While Wall Street is doing well Main Street is not. The higher taxes, regulations, Obamacare and other increasing friction costs bear heavier on the privately held businesses. There are fewer startups and more obstacles to growth. This is the reason that employment is still lagging. Most employment comes from the non-public sector. Smaller companies are closing, selling or just holding on. This leaves a larger share to the larger publicly listed companies or the larger privately held. They have the administrative infrastructure to handle the onslaught of regulations we now face.
The smaller privately held firms have the option of saying “to hell with it” and shutting down. Many have. But the larger firms, both public and private, with millions or billions of dollars of assets do not have that luxury or option.
There is also a structural change that can not be ignored. The information companies and new industries like Google and Facebook do not need the large number of new employees that a single GM or Ford plant required.
I see little of this changing in the near term and I believe the stock market will continue to do well.
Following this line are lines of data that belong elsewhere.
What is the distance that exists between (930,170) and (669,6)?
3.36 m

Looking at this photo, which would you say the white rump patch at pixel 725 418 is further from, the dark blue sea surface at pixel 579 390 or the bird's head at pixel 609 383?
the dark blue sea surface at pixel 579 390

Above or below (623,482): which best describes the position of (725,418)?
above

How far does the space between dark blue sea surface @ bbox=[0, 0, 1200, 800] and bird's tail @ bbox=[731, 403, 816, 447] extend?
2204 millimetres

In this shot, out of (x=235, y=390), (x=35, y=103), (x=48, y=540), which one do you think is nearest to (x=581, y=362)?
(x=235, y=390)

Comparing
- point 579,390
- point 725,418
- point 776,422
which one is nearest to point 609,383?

But this does not mean that I consider the economy to be healthy.
I do not know how long the Fed will be able to keep interest rates low. Even modest increases in the interest rates will render our deficits a disaster. The huge debt makes out economic future very fragile.
Today’s Walls Street favorites were once startups. If we do not create an economic environment that encourages new innovation and startups as we did in the 1980-‘s and the 1990’s this Wall Street euphoria will end.
Until then enjoy the ride.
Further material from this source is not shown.